1月27日の田原総一郎さんの「朝まで生テレビ!」で、香山リカ氏と橋下徹大阪市長の間で次のようなやり取りがあったという。
「もし先生たちがみなさん起立して大きな声で歌うようになったらね、本当に犯罪率が下がるんでしょうか。そこの因果関係は、どうやってエビデンスを証明するんでしょうか」。橋下氏の回答は、ルールを守ることを徹底させるという方針だ。香山氏は、それは効果がないと海外でも証明されていると述べた。
(http://www.tanteifile.com/watch/2012/01/28_01/index.html)
香山氏の、ルールを守ることを徹底することは「効果がないと海外でも証明されている」という発言には異議がある。
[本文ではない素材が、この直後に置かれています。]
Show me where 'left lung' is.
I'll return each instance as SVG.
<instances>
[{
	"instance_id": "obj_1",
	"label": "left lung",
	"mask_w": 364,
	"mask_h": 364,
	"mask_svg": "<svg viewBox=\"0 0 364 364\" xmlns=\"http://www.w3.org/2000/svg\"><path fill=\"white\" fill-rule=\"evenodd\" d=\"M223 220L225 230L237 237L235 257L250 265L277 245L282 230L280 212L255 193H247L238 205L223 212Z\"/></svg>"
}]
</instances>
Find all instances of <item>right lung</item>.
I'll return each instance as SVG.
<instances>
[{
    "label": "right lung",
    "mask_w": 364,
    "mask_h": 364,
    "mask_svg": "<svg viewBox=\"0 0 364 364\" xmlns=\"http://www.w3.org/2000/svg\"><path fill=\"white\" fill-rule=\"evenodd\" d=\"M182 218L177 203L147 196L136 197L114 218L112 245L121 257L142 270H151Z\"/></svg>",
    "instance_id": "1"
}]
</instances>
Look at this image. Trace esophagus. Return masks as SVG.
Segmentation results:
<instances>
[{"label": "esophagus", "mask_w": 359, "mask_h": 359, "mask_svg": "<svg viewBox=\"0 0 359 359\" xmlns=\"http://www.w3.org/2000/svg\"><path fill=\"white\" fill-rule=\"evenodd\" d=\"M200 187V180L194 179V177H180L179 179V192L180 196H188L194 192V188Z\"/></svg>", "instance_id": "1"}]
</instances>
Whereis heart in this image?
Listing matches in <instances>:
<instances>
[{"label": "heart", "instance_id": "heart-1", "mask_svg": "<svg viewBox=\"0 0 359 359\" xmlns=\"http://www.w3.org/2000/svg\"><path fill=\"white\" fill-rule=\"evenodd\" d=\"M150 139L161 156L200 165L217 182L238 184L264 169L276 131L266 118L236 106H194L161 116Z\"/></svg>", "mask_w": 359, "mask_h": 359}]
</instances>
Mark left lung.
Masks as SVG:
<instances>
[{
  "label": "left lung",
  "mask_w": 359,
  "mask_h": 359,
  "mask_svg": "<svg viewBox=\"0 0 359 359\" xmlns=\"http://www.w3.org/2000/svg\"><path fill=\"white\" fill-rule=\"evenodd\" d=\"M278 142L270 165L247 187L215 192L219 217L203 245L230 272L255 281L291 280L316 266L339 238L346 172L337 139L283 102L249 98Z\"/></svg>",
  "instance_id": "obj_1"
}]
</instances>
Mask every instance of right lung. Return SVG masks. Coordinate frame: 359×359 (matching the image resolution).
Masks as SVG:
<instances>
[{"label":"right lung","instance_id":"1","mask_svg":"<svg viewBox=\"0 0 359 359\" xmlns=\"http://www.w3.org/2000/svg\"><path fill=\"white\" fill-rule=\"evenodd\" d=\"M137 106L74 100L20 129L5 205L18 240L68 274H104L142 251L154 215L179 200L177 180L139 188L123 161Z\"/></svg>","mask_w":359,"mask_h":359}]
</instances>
英国でこの1月から教育水準局Ofstedのトップである主任視学官となった人物は、ルールを守る、規律を守ることで、奇跡的に学校を立て直した人物だ(参照:英国では左と見られ、教師に最も読まれている新聞ガーディアン
http://www.guardian.co.uk/education/2011/oct/14/michael-wilshaw-new-ofsted-chief)
私は、実際この学校を訪れ、この人の話を直接聞いたことがある。「ルールを守る」ことはこの学校の教育の柱である。
一方、英国ではリベラルで知られる自由民主党の地方議員が前政権を担当した労働党の施政の問題は「権威への敬意の喪失」だと指摘(サンデータイムズ紙2012年1月8日、News Review p3)したが、同感だと思った。この下で育てられた若者が犯罪を重ねているとも指摘している。これは決して権威に服従せよということではない。労働党政権があまりにも個人の権利を尊重し、その結果、学校や社会の中の「秩序」が失われてしまったことを指している。
教育の場ではルールを守り、秩序を守ることは重要だと思う。ただし、日本では、「ルール」が形骸化し、独り歩きし、それが目的になってしまう傾向があることにはくれぐれも注意しなければならないだろう。「ルール」はあくまでも児童生徒を育む一つの手段に過ぎないからだ。